Fadila Mehal, chargée de l’Intégration, de l’Égalité des chances et de la Lutte contre les discriminations au Shadow cabinet, déplore à la veille de la Journée de lutte contre les violences faites aux femmes que cette initiative « ne serve à rien ou presque ».

« Les femmes qui vont défiler, ce 25 novembre, ont raison d’avoir peur car tous les deux jours et demi, l’une d’entre elles va mourir sous les coups de son conjoint », a souligné Fadila Mehal. « Ce fléau, loin d’être éradiqué, est partout. Il frappe indifféremment toutes les classes sociales, ouvrier ou cadre et tous les territoires sont touchés, villes comme campagnes », a t-elle poursuivi.

« Le dernier sondage de l’IFOP, paru dans le JDD, montre l’ampleur de cette violence à l’égard des femmes était conséquente, puisque vingt-six pour cent des femmes interrogées s’estiment harcelées et douze pour cent disent avoir subi une agression sexuelle ». Pour répondre à « cette violence qui ne recule pas », la présidente des Marianne de la diversité appelle les pouvoirs publics à prendre « de vraies mesures et à rompre avec les « mesurettes » : « C’est une évidence que nous ayons besoin d’une loi-cadre sur le sujet, qui fasse évoluer notre arsenal juridique vers plus de fermeté pour les actes délictuels tels le viol », défend-t-elle.

« Le MoDem est aussi favorable à la création d’un observatoire sur le sujet pour quantifier objectivement cette violence et mesurer l’efficacité de nos politiques publiques. Mais face à ces violences qui se voient physiquement car elles laissent des traces, n’oublions pas les violences invisibles, plus sournoises, plus souterraines, qui sont liées aux discriminations », a t-elle ajouté. « Nous dénonçons par ailleurs ces violences et ces douleurs psychologiques qui tuent à petits feu les femmes en les l’excluant et en les dévalorisant du fait de leur sexe. Les femmes en France vivent quotidiennement ces discriminations directes et indirectes et ce n’est pas un hasard si quatre-vingt-quatre pour cent des femmes interrogées par l’Ifop assurent que leur première priorité est l’égalité salariale qui est loin d’être acquise », a t-elle constaté.

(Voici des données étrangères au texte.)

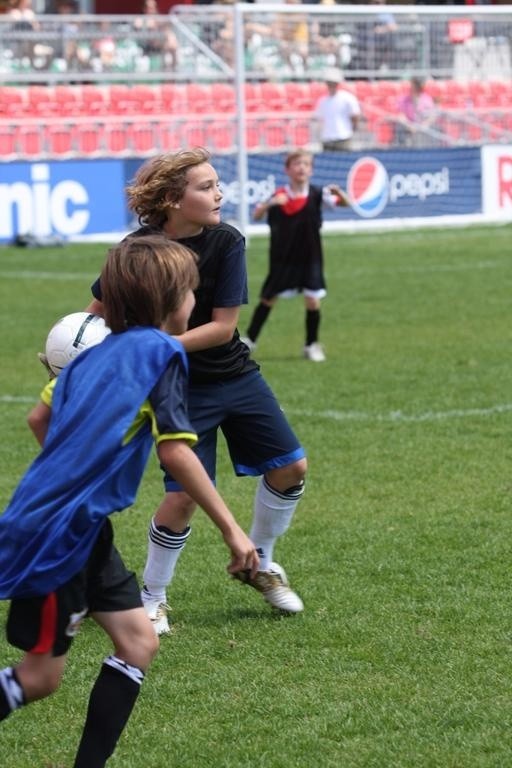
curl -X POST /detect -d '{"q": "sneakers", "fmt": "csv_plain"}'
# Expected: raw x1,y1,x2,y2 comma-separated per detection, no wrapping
140,588,171,635
227,562,304,612
239,335,256,353
304,342,325,362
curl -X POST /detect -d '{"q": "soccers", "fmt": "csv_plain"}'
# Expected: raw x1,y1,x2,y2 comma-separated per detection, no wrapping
46,312,112,377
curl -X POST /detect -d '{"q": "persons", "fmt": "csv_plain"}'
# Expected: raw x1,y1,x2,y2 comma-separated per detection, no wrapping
394,76,438,146
311,67,361,150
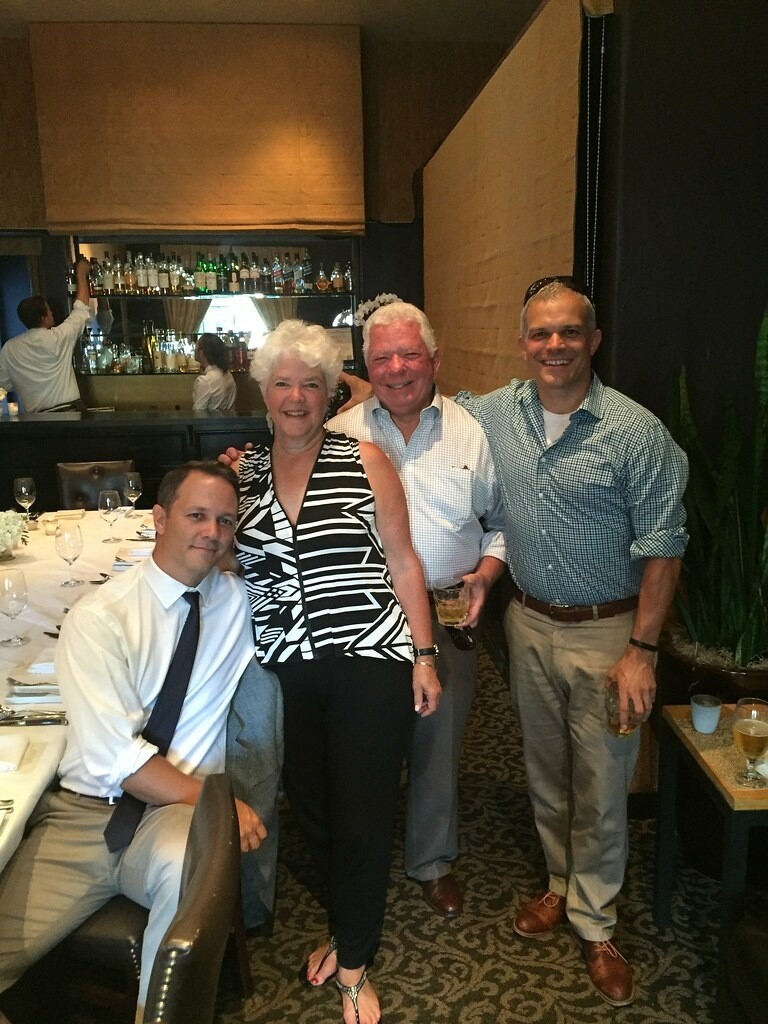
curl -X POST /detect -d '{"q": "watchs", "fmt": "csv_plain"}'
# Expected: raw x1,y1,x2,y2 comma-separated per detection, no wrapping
414,644,439,660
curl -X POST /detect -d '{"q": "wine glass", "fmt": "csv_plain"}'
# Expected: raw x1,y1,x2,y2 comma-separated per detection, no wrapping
0,568,31,647
14,478,37,523
98,490,122,543
55,525,84,587
122,472,143,519
732,698,768,789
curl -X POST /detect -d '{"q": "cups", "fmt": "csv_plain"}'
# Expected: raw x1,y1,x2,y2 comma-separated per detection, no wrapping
7,403,19,415
690,694,722,734
42,519,58,535
432,577,468,627
604,683,637,739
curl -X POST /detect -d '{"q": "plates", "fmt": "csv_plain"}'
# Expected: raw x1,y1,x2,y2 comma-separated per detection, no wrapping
5,684,61,704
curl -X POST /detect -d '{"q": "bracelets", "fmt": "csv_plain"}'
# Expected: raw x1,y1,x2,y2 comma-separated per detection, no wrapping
414,662,437,672
629,636,658,652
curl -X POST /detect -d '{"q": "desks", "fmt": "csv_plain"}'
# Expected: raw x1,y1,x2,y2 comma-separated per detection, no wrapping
0,510,159,871
653,704,768,1024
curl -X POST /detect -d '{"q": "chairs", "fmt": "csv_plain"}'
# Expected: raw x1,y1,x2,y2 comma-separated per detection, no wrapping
55,459,134,511
57,654,285,1024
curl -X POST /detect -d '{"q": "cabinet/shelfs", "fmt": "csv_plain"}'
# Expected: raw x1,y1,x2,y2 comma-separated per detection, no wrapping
63,234,362,376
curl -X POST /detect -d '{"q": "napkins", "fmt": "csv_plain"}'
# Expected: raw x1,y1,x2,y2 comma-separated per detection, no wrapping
0,735,29,771
4,662,62,703
55,509,85,520
112,561,138,571
128,549,153,556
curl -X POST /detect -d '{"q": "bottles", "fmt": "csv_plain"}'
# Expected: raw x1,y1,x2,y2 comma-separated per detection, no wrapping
78,319,250,375
65,251,352,295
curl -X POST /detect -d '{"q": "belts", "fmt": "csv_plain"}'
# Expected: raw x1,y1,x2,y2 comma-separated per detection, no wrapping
514,588,642,624
37,398,85,412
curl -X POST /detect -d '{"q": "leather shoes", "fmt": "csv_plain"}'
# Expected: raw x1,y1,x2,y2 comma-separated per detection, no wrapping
412,879,464,919
512,889,565,938
571,931,637,1006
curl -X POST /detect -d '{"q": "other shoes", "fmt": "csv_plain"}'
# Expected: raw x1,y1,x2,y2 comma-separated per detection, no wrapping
302,937,341,986
335,965,382,1024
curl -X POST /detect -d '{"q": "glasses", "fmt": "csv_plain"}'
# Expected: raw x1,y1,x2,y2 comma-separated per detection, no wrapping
523,275,594,307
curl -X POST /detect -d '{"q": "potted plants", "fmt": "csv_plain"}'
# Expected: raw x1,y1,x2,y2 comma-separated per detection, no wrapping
658,307,767,711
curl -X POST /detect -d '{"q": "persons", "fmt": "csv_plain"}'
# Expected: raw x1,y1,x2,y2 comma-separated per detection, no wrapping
0,260,91,416
337,283,690,1006
190,333,237,411
217,301,508,916
1,460,268,1023
218,317,441,1024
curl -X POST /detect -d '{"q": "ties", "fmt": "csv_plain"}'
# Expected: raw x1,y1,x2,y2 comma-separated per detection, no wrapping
102,589,201,853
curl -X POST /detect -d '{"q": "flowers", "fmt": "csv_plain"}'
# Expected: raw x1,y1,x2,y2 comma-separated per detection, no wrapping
0,510,30,556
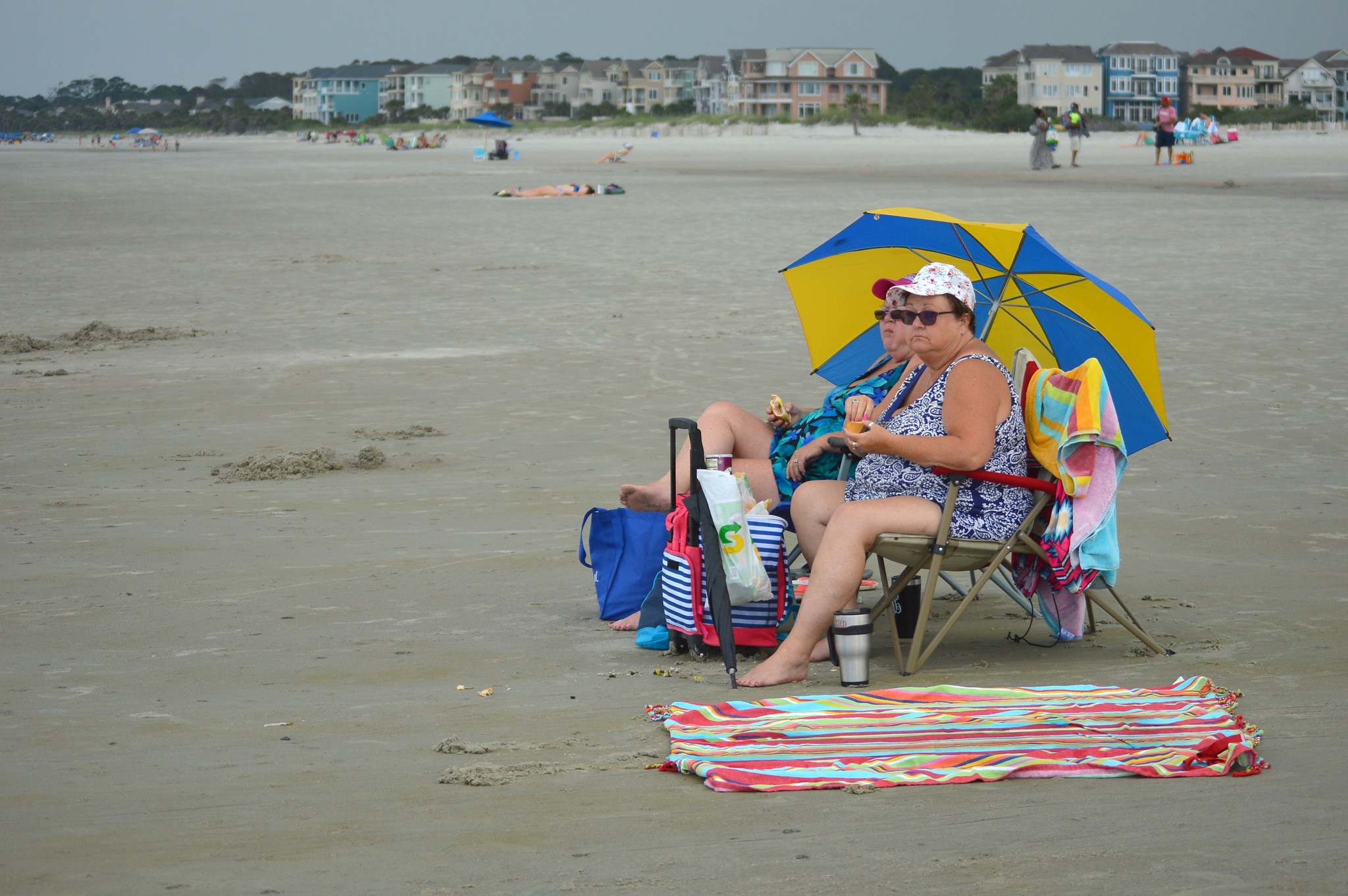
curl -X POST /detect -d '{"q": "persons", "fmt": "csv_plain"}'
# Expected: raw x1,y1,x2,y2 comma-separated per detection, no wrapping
301,131,366,145
596,143,633,164
1135,131,1155,146
487,141,507,160
506,183,594,197
1029,107,1061,170
78,134,179,153
386,132,446,150
1193,111,1212,144
1067,103,1089,167
609,262,1034,685
1154,96,1176,164
4,136,22,145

« La pédagogie a échoué, il faut changer de braquet. Des sanctions financières doivent désormais être envisagées pour toutes les entreprises qui ne respectent pas l’égalité entre les salariés. A ce titre, les entreprises publiques devront être exemplaires et on attend du ministre de la Fonction publique de l’audace pour que ses propositions aillent bien au-delà du congé parental. Il est temps de changer d’époque car la colère des femmes gronde », a t-elle conclu.